◆ **GIVEN EXERCISE 1**: In the blog post on Liquidator, why does the writer present the track within the discussion of dub reggae? Answer in one to three sentences.
◆ **GIVEN EXERCISE 2**: Reproduce verbatim the passage of the blog post on Liquidator starting at "So where does" and ending at "you're feeling triumphant...".

— START OF DOCUMENT SECTION —

Saturday, 12 February 2011

Harry J Allstars - Liquidator (1969/ No. 9/ 25 weeks/ Trojan)


  Here's a confession for you - I don't like dub reggae. Indeed - along with all metal recorded after about 1982 - it forms one of the two genres of music that I resolutely fail to enjoy (I can think of a few anomalous exceptions here, but really only a few).

  Oh, I understand the appeal in theory - It's about space and absence, isn't it? Dub has a tremendous sense of echo and expanse to it that leads the listener into a deeper sensory experience than can easily be found in other musics. And there's also the absent presence of the excised song, ghostly traces of which still remain in the exposed foundations of the dubscape. I do get this, but it very quickly becomes really boring to me and I start to wish that if not the song, then at least the tune could be brought back and the thing could speed up a bit. Admittedly, I've only smoked marijuana about six times, but I think that even if I was toking then I'd want to listen to something that I already liked in the first place.

  So where does Liquidator fit into this complicated apologia? I present this glorious thing, a real played it a million times deathless Billy classic, as an illustration of something that has all the space and depth of dub, but also - crucially - a fantastic tune.

  The extraordinary thing about this instrumental is that its always the same, always hits the spot, but still works in a different way however you hear it; on headphones, Coming through a transistor radio speaker, through a Tannoy at a football match, the original seven inch Trojan single on abused vinyl being played at a Community Centre disco... When you're feeling tired, when you're feeling excited, when you're feeling defeated, when you're feeling triumphant...

— END OF DOCUMENT SECTION —
— START OF RECORDS PROVIDED —

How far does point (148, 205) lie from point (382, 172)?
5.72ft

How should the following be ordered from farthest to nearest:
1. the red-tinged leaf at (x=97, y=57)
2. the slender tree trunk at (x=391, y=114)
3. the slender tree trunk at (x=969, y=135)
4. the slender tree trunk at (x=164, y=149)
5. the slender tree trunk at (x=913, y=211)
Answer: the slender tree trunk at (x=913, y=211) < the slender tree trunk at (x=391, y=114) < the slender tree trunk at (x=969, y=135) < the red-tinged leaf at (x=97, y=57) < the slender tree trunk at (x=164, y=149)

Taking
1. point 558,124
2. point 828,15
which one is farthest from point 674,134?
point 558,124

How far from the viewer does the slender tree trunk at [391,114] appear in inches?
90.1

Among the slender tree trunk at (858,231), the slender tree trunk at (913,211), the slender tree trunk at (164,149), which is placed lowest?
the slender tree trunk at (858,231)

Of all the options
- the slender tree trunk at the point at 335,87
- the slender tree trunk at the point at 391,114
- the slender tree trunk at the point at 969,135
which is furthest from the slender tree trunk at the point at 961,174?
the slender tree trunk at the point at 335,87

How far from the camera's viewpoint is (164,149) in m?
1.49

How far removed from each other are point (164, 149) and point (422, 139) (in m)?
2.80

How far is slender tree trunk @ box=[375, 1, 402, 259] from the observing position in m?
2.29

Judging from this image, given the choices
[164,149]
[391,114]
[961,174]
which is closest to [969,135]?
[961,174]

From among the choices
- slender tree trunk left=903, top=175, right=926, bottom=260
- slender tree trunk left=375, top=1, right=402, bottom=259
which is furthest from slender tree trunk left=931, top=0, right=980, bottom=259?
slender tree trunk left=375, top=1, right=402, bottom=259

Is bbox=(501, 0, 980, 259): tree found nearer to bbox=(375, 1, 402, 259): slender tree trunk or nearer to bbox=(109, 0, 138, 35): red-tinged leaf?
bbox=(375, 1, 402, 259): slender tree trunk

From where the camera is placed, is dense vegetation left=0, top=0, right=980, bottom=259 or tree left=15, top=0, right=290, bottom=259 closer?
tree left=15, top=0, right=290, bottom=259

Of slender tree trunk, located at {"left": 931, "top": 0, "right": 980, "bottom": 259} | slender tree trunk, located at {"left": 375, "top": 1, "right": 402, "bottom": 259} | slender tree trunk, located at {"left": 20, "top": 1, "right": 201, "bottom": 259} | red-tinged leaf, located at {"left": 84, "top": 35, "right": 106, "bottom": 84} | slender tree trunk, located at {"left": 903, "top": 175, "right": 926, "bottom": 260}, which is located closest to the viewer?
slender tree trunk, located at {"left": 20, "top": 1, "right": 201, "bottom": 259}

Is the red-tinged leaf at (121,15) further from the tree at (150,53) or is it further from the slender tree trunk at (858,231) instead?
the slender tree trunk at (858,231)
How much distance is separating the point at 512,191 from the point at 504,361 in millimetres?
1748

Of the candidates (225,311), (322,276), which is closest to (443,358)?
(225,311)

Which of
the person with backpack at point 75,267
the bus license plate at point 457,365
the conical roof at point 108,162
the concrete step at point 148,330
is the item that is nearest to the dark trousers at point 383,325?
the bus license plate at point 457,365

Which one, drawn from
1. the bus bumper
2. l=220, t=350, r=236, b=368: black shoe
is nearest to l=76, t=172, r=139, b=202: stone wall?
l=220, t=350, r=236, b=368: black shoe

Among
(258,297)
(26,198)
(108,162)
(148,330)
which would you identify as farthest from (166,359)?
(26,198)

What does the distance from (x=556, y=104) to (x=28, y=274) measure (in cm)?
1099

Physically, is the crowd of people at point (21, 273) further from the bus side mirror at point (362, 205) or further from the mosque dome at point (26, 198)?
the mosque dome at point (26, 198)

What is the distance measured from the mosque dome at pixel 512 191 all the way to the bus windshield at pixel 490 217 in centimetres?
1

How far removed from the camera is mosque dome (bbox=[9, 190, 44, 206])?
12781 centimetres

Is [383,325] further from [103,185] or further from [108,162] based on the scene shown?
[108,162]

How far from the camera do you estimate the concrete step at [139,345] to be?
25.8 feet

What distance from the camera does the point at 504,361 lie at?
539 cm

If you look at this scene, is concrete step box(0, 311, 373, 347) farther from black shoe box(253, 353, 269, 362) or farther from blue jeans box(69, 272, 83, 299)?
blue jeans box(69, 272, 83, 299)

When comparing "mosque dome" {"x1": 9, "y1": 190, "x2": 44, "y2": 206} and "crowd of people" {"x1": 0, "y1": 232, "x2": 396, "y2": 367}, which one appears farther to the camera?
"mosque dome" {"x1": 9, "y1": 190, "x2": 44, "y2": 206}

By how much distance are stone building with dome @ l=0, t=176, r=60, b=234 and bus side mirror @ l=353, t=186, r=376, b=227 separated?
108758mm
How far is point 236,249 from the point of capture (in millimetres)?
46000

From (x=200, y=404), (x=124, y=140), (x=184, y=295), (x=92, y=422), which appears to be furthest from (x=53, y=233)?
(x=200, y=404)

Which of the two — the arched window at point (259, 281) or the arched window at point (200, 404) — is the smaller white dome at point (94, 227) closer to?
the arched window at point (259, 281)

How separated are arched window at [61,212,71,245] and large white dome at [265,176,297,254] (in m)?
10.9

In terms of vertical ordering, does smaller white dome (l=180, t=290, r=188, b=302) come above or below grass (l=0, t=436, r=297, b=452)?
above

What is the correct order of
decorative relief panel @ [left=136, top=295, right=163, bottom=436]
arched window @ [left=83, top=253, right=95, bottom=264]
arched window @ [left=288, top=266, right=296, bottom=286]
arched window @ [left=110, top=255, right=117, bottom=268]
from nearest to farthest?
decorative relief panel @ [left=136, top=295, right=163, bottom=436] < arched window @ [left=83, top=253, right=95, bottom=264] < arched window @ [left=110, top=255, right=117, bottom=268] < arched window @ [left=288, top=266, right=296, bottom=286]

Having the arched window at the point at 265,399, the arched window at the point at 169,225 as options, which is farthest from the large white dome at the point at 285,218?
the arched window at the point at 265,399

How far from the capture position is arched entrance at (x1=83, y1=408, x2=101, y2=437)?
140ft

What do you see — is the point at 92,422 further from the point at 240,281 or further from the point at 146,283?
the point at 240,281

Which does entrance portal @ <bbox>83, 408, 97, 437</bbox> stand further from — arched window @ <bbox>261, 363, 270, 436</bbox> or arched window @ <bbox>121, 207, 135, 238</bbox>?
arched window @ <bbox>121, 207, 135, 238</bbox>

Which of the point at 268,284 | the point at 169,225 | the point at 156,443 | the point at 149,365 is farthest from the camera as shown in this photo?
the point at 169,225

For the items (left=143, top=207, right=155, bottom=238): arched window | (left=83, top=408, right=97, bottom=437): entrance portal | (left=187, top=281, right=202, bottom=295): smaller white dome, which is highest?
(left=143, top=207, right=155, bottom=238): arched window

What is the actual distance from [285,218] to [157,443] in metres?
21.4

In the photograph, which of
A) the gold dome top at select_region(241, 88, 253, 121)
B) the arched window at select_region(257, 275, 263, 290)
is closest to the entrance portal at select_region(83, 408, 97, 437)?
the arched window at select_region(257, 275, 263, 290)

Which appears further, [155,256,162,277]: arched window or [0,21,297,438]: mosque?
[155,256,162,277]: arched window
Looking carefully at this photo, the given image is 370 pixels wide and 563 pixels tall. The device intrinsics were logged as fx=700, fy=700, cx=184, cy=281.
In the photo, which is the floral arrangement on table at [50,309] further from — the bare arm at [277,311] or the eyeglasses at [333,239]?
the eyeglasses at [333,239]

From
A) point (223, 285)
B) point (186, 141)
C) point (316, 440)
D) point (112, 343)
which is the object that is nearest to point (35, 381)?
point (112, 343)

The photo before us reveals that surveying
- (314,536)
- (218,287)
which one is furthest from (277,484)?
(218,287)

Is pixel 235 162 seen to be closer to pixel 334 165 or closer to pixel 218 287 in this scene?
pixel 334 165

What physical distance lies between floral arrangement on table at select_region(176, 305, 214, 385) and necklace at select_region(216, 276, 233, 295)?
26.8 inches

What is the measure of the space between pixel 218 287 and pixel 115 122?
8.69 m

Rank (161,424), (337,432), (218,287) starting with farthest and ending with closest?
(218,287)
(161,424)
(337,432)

— END OF RECORDS PROVIDED —

◆ **EXPECTED OUTPUT 1**: The writer offers Liquidator as an illustration of something that has all the space and depth of dub but also, crucially, a fantastic tune. Its tune supplies what the writer misses in dub.

◆ **EXPECTED OUTPUT 2**:
So where does Liquidator fit into this complicated apologia? I present this glorious thing, a real played it a million times deathless Billy classic, as an illustration of something that has all the space and depth of dub, but also - crucially - a fantastic tune.

  The extraordinary thing about this instrumental is that its always the same, always hits the spot, but still works in a different way however you hear it; on headphones, Coming through a transistor radio speaker, through a Tannoy at a football match, the original seven inch Trojan single on abused vinyl being played at a Community Centre disco... When you're feeling tired, when you're feeling excited, when you're feeling defeated, when you're feeling triumphant...